La notte di Italia Germania
Bruno Mastengo è al settimo cielo: suo figlio è stato preso nella squadra esordienti del Granda Calcio. Ora Samuele potrà dimostrare a tutti il suo talento. E gli osservatori delle grandi squadre di serie A non potranno fare a meno di notarlo, perché Samuele è forte e si mangia gli avversari come i biscotti a colazione. C’è solo una cosa che disturba Bruno. Si tratta dell’allenatore di Samuele: Stefano Seri. Un uomo più o meno della sua età, non troppo alto, rosso di capelli. E con quel maledetto ciondolo che gli penzola dal collo: un dente di tigre. I ricordi, molesti, tornano ad affollare la mente di Bruno. Perché lui, in un passato che sembrava ormai lontano, ha conosciuto Stefano. Nell’estate dell’ottantadue, per essere precisi: l’estate dell’Italia Campione del Mondo. Un destino tragico e beffardo li aveva portati a condividere la stessa stanza del reparto pediatria all’ospedale Santa Croce di Cuneo. E Stefano gli fece qualcosa, quella notte in ospedale. La notte della finalissima. La notte di Italia-Germania. Qualcosa di terribile. E ora quel qualcosa torna a perseguitare Bruno. E di mezzo potrebbe andarci anche suo figlio.
Hai letto anche tu il libro? Lasciaci un commento…

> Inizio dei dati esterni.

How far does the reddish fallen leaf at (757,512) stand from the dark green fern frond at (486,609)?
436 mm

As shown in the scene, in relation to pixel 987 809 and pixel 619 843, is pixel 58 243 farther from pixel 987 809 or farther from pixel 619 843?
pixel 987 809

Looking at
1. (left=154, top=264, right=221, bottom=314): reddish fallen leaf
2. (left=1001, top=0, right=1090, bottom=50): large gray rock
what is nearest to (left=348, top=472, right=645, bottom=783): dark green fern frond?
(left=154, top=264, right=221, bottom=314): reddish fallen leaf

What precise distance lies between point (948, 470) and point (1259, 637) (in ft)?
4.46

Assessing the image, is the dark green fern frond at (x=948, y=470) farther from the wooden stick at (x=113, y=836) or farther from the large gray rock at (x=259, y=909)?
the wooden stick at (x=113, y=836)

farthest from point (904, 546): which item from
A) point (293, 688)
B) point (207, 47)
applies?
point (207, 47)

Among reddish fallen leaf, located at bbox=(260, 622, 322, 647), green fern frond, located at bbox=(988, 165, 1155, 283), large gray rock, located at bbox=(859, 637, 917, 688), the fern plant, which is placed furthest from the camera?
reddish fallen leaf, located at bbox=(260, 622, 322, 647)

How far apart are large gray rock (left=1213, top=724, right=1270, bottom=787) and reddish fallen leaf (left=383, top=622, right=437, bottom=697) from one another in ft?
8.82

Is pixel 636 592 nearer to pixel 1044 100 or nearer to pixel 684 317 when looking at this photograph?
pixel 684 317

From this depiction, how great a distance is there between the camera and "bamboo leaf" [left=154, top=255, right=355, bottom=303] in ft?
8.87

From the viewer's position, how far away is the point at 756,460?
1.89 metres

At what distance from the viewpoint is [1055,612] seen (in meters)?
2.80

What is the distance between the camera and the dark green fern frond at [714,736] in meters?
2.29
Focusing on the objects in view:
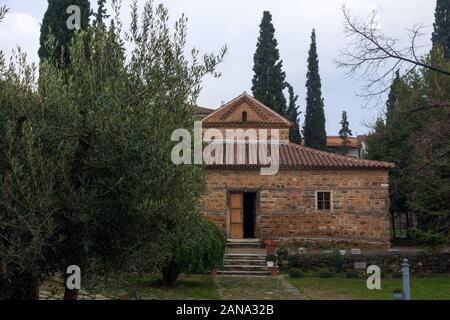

Per me che sono nato una decina di anni prima di Maurizio Cometto, autore del libro che si recensisce, la notte di Italia Germania per definizione è quella del 17 giugno 1970, in cui si disputò “ el partido del siglo”, non quella, pur indimenticabile, dell’11 luglio 1982 attorno a cui ruota la trama del romanzo.

A parte questo, ho molto apprezzato che la storia, un thriller sempre teso anche nei momenti ingannevolmente sereni, sia scandita dalle date delle gare della Nazionale nei due piani narrativi, 1982 e 2017, in cui si svolge il racconto. Nessun dubbio che i grandi incontri di calcio, e massimamente quelli della Nazionale siano, al di là della intrinseca bellezza estetica e intensità agonistica del gioco, un accompagnamento della nostra vita personale destinato a rimanere scolpito nella memoria.

Da questo punto di vista penso sia giustificato sostenere che il calcio non sia soltanto un gioco.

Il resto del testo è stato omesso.